De pronto, remansos. Una mujer joven con mejillas de manzana oscura amamanta a su hijo, rezos por los caídos, bebedores de mezcal mirando con ojos de vidrio a la mujer que perdió a su hijo en la guerra cotidiana de nuestras calles; también ternuras compartidas por los amantes después del furor sobre las sábanas; pláticas en la madrugada, enredados en sus cuerpos para paliar el frío antes de levantarse y empezar el día; amaneceres limpios, hombres y mujeres translúcidos comenzando la jornada, cruzando su destino con otros miles en el laberinto de los afanes.

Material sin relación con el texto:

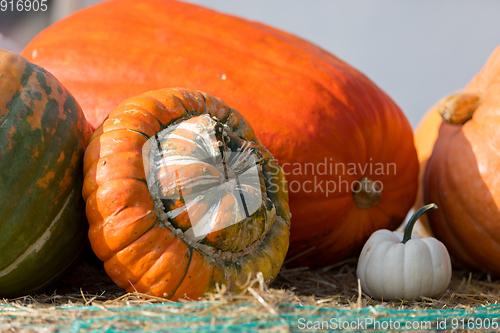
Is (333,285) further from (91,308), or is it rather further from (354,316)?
(91,308)

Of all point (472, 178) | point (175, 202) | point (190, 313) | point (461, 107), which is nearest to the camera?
point (190, 313)

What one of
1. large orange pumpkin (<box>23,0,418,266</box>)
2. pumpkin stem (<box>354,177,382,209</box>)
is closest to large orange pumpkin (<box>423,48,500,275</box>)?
large orange pumpkin (<box>23,0,418,266</box>)

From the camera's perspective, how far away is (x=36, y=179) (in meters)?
1.28

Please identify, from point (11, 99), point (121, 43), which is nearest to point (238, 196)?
point (11, 99)

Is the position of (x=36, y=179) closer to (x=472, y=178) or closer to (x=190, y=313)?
(x=190, y=313)

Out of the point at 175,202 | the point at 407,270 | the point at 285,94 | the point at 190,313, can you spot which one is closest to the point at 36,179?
the point at 175,202

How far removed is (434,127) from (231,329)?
7.57 feet

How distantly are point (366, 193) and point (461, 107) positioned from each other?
64 cm

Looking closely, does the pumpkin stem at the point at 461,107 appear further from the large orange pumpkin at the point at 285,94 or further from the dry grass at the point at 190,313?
the dry grass at the point at 190,313

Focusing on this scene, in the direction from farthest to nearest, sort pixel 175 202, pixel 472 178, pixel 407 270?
pixel 472 178, pixel 407 270, pixel 175 202

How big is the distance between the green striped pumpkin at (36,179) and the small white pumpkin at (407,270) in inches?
41.0

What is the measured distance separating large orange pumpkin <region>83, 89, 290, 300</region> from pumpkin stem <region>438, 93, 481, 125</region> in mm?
1111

El sol incendia nuevamente. La yunta abre la tierra de la mano de un gañán oloroso a vida. Las semillas son regadas otra vez, con tanto fervor que abren pronto y enraízan fuerte para casarse de inmediato con el aire y ambicionar el infinito. La vida renace. El sol es un danzante que traza su coreografía en la comba celeste, de sonrisa tan amplia que, si la atisbamos de frente, es capaz de mutilar nuestra apatía. ¡Bendito sea su poder!
Entre brincos alegres discurre la fiesta. No hay siquiera un minúsculo espacio para la indiferencia. La anomia cotidiana se transforma en un orden bien asimilado de pasos, brazos en rehilete y sonrisas impúdicas, igual a flores que abren, igual a calle mojada que nos regala su perfume. De súbito, una explosión final nos recuerda que somos simples mortales. No somos dioses para regalarnos una fiesta perenne de trinos y rosas.
Los violines, los violonchelos, los oboes y el fagot se quedan con las ganas de seguir saltando alrededor de una plaza. El contrabajo queda gravemente triste, no podrá dormir porque la tonadilla se le quedó adentro. Las violas no dejan de soñar en bailar; cuánto dieran por tener pies y cabeza para colocarse un sombrero de Chinelo. El corno francés se siente más mexicano que una jarana cualquiera y el arpa detesta el silencio, apenas soporta las fracciones de segundo que tardan los dedos en llegar de una a otra cuerda. Las flautas se musitan solidarias su pena al momento de guardarse en su fino estuche.
Mitotianis somos y en mitotianis nos convertimos en cada feria de carnaval, cada vez que la luz sepulte la tristeza, antes de abandonar los cantos y las flores de este mundo para convertirnos en eternos danzantes del firmamento.